> **PROVIDED RECORDS**:
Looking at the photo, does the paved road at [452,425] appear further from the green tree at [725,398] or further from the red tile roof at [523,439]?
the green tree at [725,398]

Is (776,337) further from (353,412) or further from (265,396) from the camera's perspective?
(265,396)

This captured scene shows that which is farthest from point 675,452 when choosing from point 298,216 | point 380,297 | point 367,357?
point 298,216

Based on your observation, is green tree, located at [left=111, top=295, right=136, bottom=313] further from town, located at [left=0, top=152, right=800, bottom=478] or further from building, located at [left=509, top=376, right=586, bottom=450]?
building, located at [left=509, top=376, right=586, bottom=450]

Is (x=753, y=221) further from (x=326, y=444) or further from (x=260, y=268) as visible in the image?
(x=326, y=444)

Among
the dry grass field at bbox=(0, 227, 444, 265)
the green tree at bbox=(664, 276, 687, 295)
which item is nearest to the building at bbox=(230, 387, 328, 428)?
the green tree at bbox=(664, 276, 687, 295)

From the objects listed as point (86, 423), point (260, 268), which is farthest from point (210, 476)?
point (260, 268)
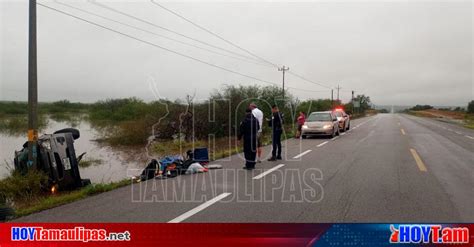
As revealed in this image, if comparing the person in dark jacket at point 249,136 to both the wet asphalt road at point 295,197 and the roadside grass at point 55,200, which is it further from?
the roadside grass at point 55,200

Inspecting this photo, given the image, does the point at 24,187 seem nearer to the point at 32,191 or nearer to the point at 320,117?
the point at 32,191

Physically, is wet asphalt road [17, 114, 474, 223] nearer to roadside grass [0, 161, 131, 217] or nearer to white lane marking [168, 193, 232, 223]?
white lane marking [168, 193, 232, 223]

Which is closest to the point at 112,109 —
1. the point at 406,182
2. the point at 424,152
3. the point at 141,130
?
the point at 141,130

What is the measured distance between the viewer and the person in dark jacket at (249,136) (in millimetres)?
10289

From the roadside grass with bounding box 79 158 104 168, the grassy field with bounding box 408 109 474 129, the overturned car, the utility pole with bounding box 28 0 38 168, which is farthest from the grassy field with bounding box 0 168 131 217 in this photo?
the grassy field with bounding box 408 109 474 129

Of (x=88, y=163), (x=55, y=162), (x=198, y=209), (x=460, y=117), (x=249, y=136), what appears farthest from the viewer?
(x=460, y=117)

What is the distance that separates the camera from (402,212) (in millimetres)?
5688

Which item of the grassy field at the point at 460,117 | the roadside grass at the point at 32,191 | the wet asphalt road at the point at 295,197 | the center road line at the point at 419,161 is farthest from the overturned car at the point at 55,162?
the grassy field at the point at 460,117

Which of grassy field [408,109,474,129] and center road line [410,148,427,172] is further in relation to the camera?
grassy field [408,109,474,129]

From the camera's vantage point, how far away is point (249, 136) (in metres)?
10.4

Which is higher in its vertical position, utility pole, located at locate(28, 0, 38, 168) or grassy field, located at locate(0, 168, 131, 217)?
utility pole, located at locate(28, 0, 38, 168)

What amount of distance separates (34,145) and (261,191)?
5239 millimetres

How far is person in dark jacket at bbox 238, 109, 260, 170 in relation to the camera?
10.3 m

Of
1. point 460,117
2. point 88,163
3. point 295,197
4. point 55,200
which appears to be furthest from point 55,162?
point 460,117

> **REQUIREMENT**: Quote every line from the line containing "Which of grassy" through the closing line of the listing, including both.

> **RESULT OF THE EXERCISE**:
Which of grassy field [408,109,474,129] and center road line [410,148,427,172] is further in relation to the camera?
grassy field [408,109,474,129]

From the camera's vantage point, how far away is point (249, 136) (in metres)?
10.4

Which is higher in its vertical position, utility pole, located at locate(28, 0, 38, 168) or grassy field, located at locate(0, 168, 131, 217)?
utility pole, located at locate(28, 0, 38, 168)

What amount of distance separates (34,145) and (261,191)?
5239 millimetres

How far is person in dark jacket at bbox 238, 109, 260, 170 in relation to the camera?
10.3 m

Of
1. point 460,117
2. point 88,163
3. point 295,197
4. point 55,200
which appears to be furthest from point 55,162?
point 460,117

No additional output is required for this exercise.